Les défis restent « considérables » au Sahel, selon les mots d'Emmanuel Macron. Il avait promis durant sa campagne une accélération des « actions d'appui à la montée en puissance des forces du G5 Sahel ». Voilà qui pose les enjeux d'un déplacement d'Emmanuel Macron et de la ministre des armées Sylvie Goulard au Mali.
« Je crains que cette présence ne soit pas dissuasive. Elle s'inscrit dans la durée. Une opération onusienne ne peut pas en quatre années aboutir à ce que font d'autres opérations. Je pense au Congo (RDC), à travers la Monusco devenue la Monuc. Une opération qui dure depuis 25 ans », constate Emmanuel Dupuy, président de l'IPSE, inquiet de la multiplication et de la mutation des groupes armés terroristes depuis l'arrivée des forces étrangères, il y a quatre ans:
« Ils n'ont pas le même référent, mais ont tous le même objectif: remettre en cause la légitimité de l'État central malien », analyse Emmanuel Dupuy. Une situation inquiétante pour les civils, victimes également de « la recrudescence du banditisme et de la criminalité violente. »
Pour autant, les islamistes restent l'ennemi public N° 1 au Mali, du simple fait de leur succès. Aujourd'hui, il y a « une sorte d'hybridation, une logique de métastase, où les cellules terroristes sont en train gangréner l'ensemble du Mali. Il ne s'agit pas seulement de groupes armés touareg du Nord, on voit une radicalisation au sein de communauté, notamment Peul et Bambara. »
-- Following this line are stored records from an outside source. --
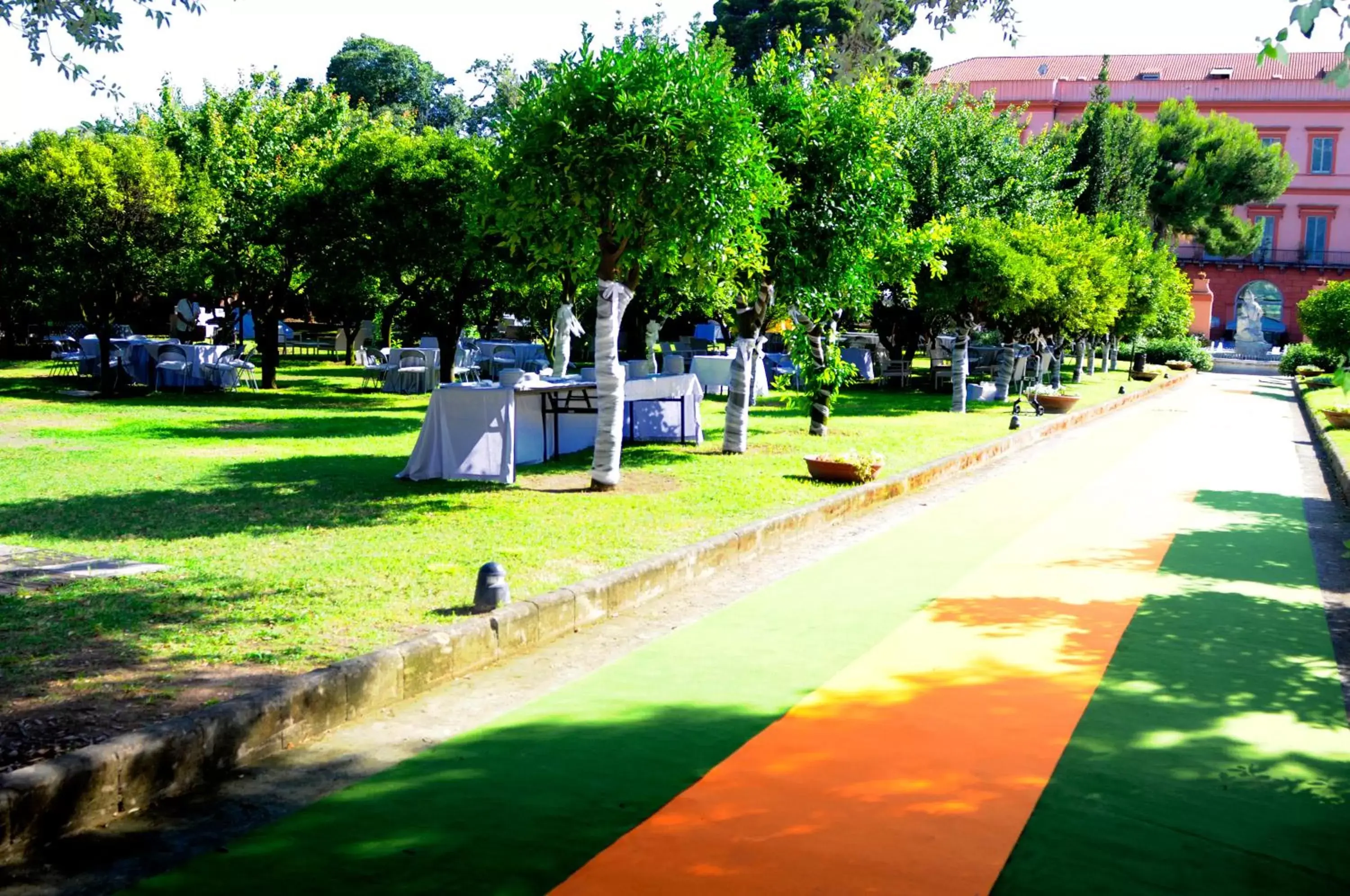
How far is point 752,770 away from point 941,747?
888 millimetres

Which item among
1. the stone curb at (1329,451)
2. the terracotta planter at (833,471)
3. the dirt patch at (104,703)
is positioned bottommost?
the stone curb at (1329,451)

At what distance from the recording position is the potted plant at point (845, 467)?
12336mm

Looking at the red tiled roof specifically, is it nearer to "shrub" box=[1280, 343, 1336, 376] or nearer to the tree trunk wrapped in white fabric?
"shrub" box=[1280, 343, 1336, 376]

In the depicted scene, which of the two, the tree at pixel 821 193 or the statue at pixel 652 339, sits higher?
the tree at pixel 821 193

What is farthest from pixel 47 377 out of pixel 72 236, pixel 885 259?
pixel 885 259

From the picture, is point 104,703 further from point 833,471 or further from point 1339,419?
point 1339,419

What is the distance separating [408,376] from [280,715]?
18.9m

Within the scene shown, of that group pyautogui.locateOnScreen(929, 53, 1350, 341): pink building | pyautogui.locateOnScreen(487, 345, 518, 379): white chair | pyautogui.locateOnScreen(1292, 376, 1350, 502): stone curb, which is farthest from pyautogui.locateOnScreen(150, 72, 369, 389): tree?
pyautogui.locateOnScreen(929, 53, 1350, 341): pink building

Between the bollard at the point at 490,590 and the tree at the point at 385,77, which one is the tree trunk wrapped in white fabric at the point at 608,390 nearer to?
the bollard at the point at 490,590

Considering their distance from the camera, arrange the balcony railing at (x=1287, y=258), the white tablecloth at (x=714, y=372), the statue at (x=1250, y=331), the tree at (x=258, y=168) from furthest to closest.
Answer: the balcony railing at (x=1287, y=258)
the statue at (x=1250, y=331)
the white tablecloth at (x=714, y=372)
the tree at (x=258, y=168)

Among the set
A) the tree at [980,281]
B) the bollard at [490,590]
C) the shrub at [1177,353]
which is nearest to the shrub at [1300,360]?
the shrub at [1177,353]

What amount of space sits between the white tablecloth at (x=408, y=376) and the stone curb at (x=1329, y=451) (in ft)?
50.5

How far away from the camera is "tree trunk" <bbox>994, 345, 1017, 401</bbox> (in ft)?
86.4

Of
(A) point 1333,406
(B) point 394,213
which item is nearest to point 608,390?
(B) point 394,213
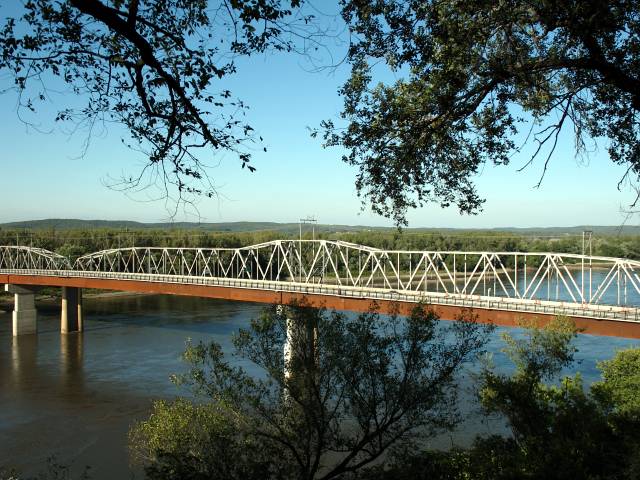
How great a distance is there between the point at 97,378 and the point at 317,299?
14.3m

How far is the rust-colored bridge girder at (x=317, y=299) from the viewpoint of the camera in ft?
93.2

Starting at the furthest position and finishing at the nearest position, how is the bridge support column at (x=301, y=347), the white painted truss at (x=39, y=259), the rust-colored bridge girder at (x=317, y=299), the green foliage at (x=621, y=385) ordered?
the white painted truss at (x=39, y=259) < the rust-colored bridge girder at (x=317, y=299) < the green foliage at (x=621, y=385) < the bridge support column at (x=301, y=347)

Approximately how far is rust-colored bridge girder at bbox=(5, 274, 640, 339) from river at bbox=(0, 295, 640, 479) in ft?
9.50

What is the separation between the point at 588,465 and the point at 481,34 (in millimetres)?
9959

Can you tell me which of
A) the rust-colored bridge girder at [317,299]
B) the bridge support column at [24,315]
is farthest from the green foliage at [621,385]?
the bridge support column at [24,315]

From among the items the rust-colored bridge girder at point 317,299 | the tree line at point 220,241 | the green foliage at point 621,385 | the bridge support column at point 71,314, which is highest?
the tree line at point 220,241

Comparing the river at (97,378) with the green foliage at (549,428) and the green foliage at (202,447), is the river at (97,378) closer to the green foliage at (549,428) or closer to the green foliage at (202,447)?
the green foliage at (549,428)

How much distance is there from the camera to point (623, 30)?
687cm

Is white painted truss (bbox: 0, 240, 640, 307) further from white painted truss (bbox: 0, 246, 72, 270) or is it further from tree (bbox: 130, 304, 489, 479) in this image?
tree (bbox: 130, 304, 489, 479)

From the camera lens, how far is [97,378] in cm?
3594

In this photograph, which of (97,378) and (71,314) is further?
(71,314)

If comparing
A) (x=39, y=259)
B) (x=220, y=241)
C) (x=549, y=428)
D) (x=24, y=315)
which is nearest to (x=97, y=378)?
(x=24, y=315)

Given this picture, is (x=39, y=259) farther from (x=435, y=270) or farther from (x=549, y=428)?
(x=549, y=428)

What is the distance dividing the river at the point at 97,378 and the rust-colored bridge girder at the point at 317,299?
290 centimetres
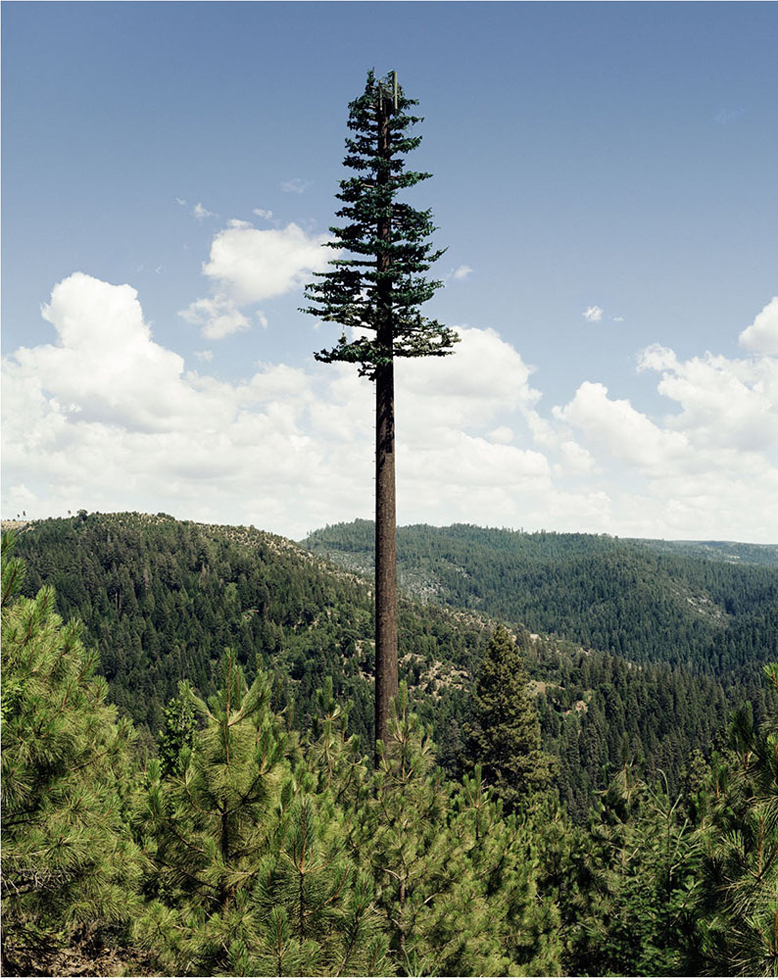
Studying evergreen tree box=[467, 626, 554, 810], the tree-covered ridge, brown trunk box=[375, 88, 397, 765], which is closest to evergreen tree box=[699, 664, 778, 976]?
brown trunk box=[375, 88, 397, 765]

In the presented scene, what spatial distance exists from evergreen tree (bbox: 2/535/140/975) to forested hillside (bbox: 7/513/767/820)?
84388 mm

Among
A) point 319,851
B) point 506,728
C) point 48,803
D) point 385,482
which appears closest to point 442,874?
point 319,851

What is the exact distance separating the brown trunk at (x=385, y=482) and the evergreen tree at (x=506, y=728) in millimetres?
18534

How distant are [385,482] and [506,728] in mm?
21176

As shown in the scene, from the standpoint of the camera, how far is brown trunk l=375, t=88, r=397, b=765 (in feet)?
39.6

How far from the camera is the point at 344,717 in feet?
25.3

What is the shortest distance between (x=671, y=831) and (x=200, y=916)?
5.70 meters

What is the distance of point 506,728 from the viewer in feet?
96.6

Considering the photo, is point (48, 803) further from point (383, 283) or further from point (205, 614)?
point (205, 614)

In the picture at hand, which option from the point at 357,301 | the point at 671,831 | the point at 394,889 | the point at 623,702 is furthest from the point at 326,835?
the point at 623,702

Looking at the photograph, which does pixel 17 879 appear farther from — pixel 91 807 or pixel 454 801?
pixel 454 801

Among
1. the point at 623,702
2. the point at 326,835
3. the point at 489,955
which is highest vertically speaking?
the point at 326,835

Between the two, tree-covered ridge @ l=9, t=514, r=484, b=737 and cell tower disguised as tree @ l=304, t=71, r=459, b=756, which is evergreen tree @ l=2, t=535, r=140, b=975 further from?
tree-covered ridge @ l=9, t=514, r=484, b=737

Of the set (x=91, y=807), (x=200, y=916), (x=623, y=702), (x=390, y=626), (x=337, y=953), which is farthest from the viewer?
(x=623, y=702)
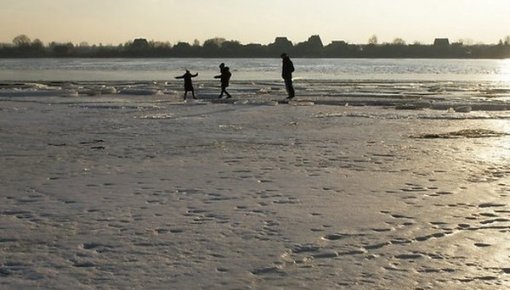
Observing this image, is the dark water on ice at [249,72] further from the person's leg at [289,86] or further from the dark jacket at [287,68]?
the dark jacket at [287,68]

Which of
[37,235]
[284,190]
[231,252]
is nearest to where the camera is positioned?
[231,252]

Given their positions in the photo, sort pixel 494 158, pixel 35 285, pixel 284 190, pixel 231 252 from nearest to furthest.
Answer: pixel 35 285 < pixel 231 252 < pixel 284 190 < pixel 494 158

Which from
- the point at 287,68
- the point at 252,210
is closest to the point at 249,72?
the point at 287,68

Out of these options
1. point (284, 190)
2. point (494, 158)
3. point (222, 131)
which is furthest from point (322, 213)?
point (222, 131)

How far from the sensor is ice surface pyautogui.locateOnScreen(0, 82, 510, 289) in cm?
445

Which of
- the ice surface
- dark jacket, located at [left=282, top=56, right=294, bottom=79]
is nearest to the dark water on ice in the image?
dark jacket, located at [left=282, top=56, right=294, bottom=79]

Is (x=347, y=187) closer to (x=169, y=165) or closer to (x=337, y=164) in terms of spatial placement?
(x=337, y=164)

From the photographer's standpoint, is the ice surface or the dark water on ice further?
the dark water on ice

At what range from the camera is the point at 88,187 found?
7453 millimetres

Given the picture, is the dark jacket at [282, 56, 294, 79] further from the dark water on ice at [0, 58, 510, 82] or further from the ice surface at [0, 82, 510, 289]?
the dark water on ice at [0, 58, 510, 82]

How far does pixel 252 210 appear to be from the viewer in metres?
6.31

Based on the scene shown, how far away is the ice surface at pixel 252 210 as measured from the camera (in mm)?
4445

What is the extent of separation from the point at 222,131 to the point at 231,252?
29.0 feet

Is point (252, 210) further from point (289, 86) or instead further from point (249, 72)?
point (249, 72)
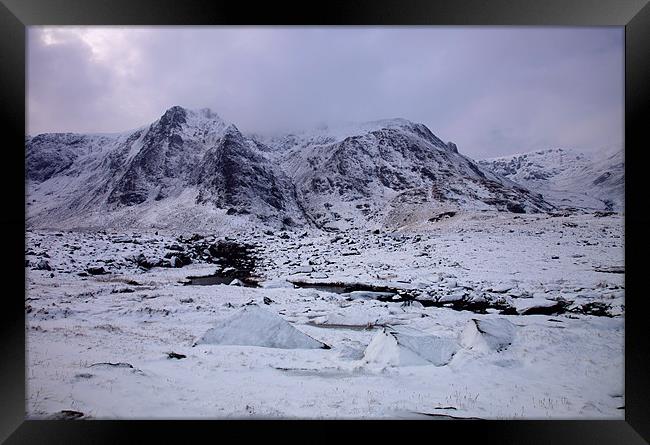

« Il faudra mieux cibler les actions de coopération que par le passé », estime Jean-Louis Arajol, ancien officier de liaison au Mali de 2007 à 2013. Le nord du pays était tombé en 2012 entre les mains de groupes djihadistes liés à Al-Qaïda à la faveur d'une rébellion touareg, d'abord alliée à ces groupes, et par la suite évincée. L'intervention militaire française au Mali, qui a fait reculer les islamistes et a coûté la vie à 19 soldats français, a été un des temps forts du quinquennat de François Hollande. Si l'armée française est bien présente, l'armée malienne n'est pas encore prête à assurer la relève: « Aujourd'hui, vous avez en tout et pour tout six compagnies militaires maliennes compétentes pour faire face à l'ennemi, mais c'est trop peu par rapport à la densité du pays », poursuit M. Arajol, aujourd'hui consultant en matière de sécurité et de défense.
« Il y a une radicalisation qui s'est ressentie au Mali. […] Mais on a toujours eu la chance au Mali d'avoir un Haut Conseil Islamique Malien (HCIM), qui a toujours été modéré et a su contenir cette radicalisation rampante. […] Il faut espérer que les religieux qui tiennent le HCIM puissent continuer à le faire », conclut Jean-Louis Arajol.